Work Therapy

by Diana Nielsen

Are you looking for a job where you will be appreciated and thanked? A position where you are helping others? Very few hassles, long term security and little chance of getting fired? This isn’t a dream. It exists. There is a catch, of course. The compensation isn’t in dollars and cents. I’m describing my experiences volunteering over many years in many different places.

Many of us veteran volunteers believe that we do it more for ourselves than the people we serve. We are part of a circle which revolves around contributing to the welfare of other people, leading to a deep personal satisfaction that keeps us on the job.

I began this second career a long time ago as a candy striper at a children’s hospital. Oddly enough, it wasn’t even a great first experience because the Sunday staff didn’t seem to know what to do with us. Today, I probably wouldn’t spend my time in a place where I wasn’t totally welcomed. Later, I found a program in college where I could visit one on one with an emotionally disturbed boy once a week who seemed to look forward to my visits.
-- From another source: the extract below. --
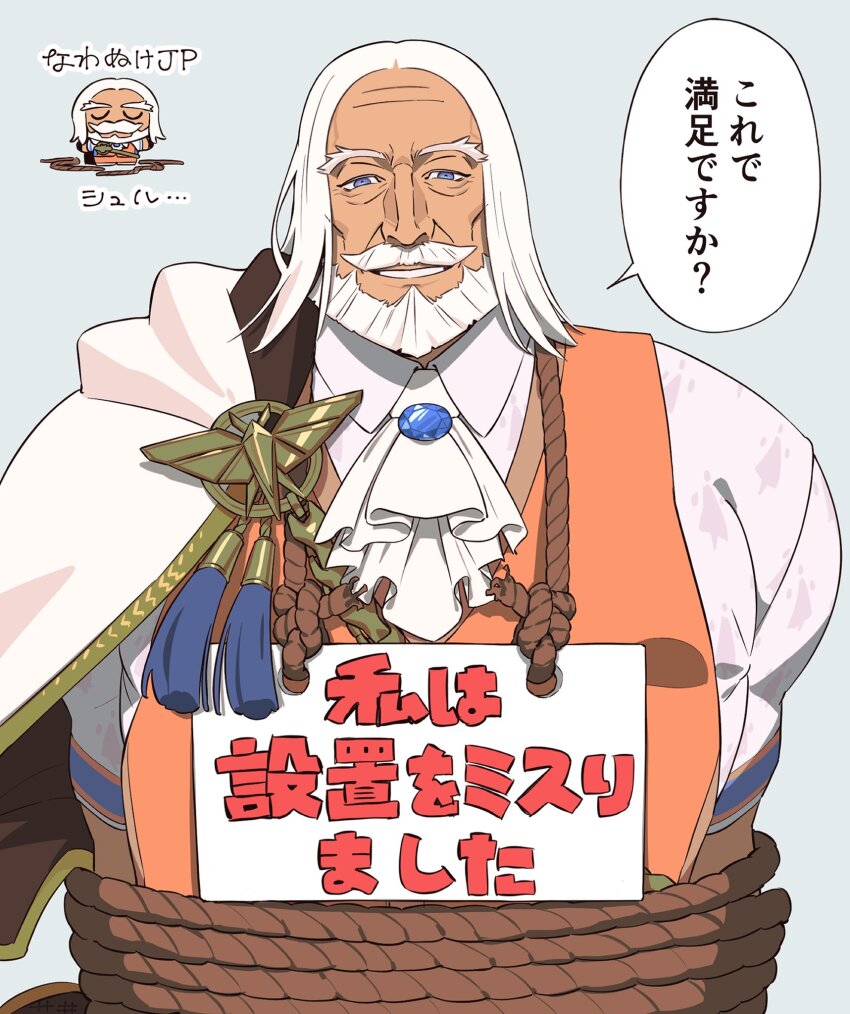 Jp (Street Fighter) Rule 34 Image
There is great need for volunteers in our society because so many women who used to offer their time are now spending much of it in paid jobs. This means that a person who wants to donate time is able to find exactly what makes it a worthwhile experience. Whether you want to deliver meals, sell in a gift shop, do office work, interview applicants, work with animals, teach in the schools, find an older, younger or needy person who would like a friend, cut trails in the woods, or almost anything you can think of at all, there is probably a need for that in your community. Here in Rochester, the American Red Cross at 716-241-4490 serves as a referral center for jobs. In Buffalo, call the United Way Volunteer Center at 716-887-2690.

Some people like to serve on boards of organizations, and there is certainly a need for this. I used to do quite a bit of that until I discovered that I’d rather not attend meetings, but be involved in the daily work. My experience has been that many groups find lots of generals but few soldiers. In this second half of my life, I’d rather be one of the latter.

For the past few years, I have enjoyed my work preparing, serving and cleaning up after meals at a local soup kitchen in the Catholic Worker organization. This group works on the premise that each worker is equal to one another as well as to each guest who comes in for shelter or a meal. For the most part, I feel people are treated with dignity and respect. We volunteers come from the suburbs, the streets and the city. We are of all religions and races. I hope anyone who comes in feels very welcome. Few questions are asked to receive services free-of-charge. The staff, who earn small stipends, generally stay for a year or two and then move on. If the guests do not abuse drugs, alcohol or people, they may stay a while in the shelter. The staff listens patiently and tries to find them the services they need to help them get back on their feet. They are fed and clothed. Some people stop by for a hot shower or to do some laundry.

There have been days when I have woke up feeling very depressed. Getting out to be part of this community and being busy has helped me to focus on something outside of my own feelings. For those who aren’t sure how they’ll feel next week or next month, a volunteer commitment is a good way to venture out. I don’t know a better way to get moving in some direction on those tough mornings. Even if you can’t get out easily, there are jobs that can be done on the phone such as calling homebound people to check to see if they are okay, or answering a hot line that can be forwarded to your house.

Another job I particularly enjoyed was taking oral histories at a nursing home. The two residents I interviewed felt important that they were chosen to answer these questions. I know their families appreciated the tapes. I practiced my new skills on my grandmother which gave our family a story to remember. For eleven years until her death, I visited one of the women who had no husband or children. Through this experience, I found an older friend who had lots of stories to share. Homes where older people live are always looking for volunteers. If you help with an activity, drive the van, or help write letters or visit, you are guaranteed to feel wanted and needed. This is something that may not have to be done on a regular schedule but as your time permits.

People have different reasons for volunteering. One woman I knew wanted a good reference for a paid job. Other people are trying to learn skills that can be used for paid work. It may be a way to start working somewhere until a staff position becomes available; one way to be in the right place at the right time where they will know you and your abilities. Many people want to help out with their children’s groups to spend more time with them. I was so glad I could help run those book sales, chaperone field trips, coach soccer and assist the den leader. I have been very fortunate to have been a "part-time" paid worker since my children were born. Some people without much extra time donate money to places close to their hearts. There are many ways to contribute.

It’s amazing how helping out in one little corner of the world can make a difference, one smile, one hand reaching out. There is an expression I came across that sums it up for me. One person can only begin by healing himself, which in turn helps heal the world which helps heal the individual which heals the world.